The government still has a 33 percent stake in GM, which presents the greatest potential for loss for taxpayers. The TARP investment in GM would be repaid if the government were able to sell those stocks at a price around $53 per share. GM shares are currently trading below $40.
The Wall Street Journal reported this morning on the government’s plans for that remaining stake in GM:
The Treasury’s point person on the auto bailouts, Ron Bloom, said Tuesday the government welcomes the recent rise in GM’s share price, and said the administration wants to sell its remaining shares “as soon as practicable.”
Former Sen. Ted Kaufman, a Delaware Democrat who is the Congressional Oversight Panel chairman, said the administration should more clearly define its goals regarding GM so taxpayers can properly analyze the bailout efforts. The administration should define whether its top priority is to sell its shares quickly or to recoup taxpayer funds, he said.
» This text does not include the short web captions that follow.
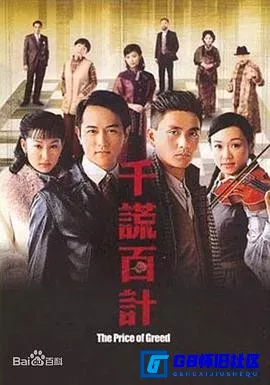 G8怀旧社区分享[千谎百计][百度网盘下载][香港怀旧剧][全集20全][双语中字][4DVD-9/ISO][约31G][台湾高清DVD原盘][2008] 第1张截图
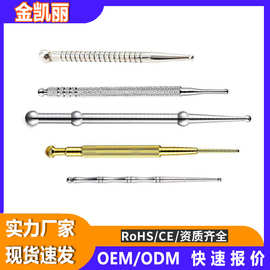 新款探穴笔不锈钢穴位按摩棒耳朵点穴手疗按摩足底拨筋面部经络棒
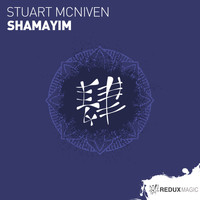 Stuart McNiven - Shamayim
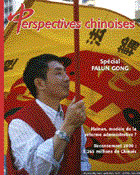Perspectives chinoises 64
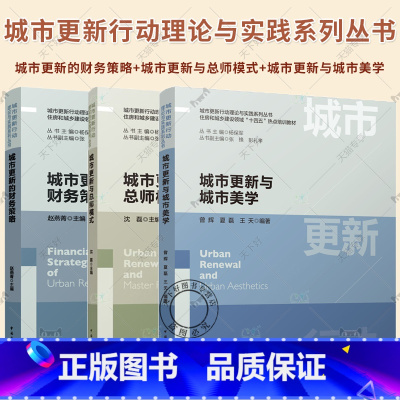 3册 城市更新的财务策略+城市更新与总师模式+城市更新与城市美学 [正版]3册 城市更新的财务策略+城市更新与总师模式+
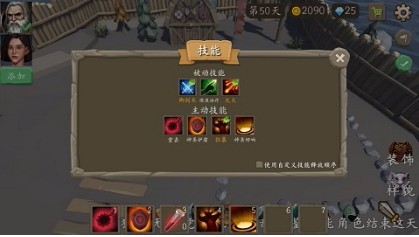 风城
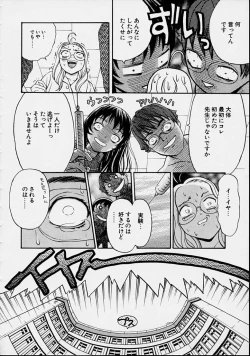 Page 44 of Guilty Pleasures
The administration has said only that it is balancing those goals.
The administration would probably prefer to hold onto the shares until they reached the price at which they could claim that they made a profit on the bailout. Of course, whether or not the GM bailout is able to turn a profit with nearly unlimited government aid has little to do with whether or not the government should be involved in bailing out, owning, and managing auto companies.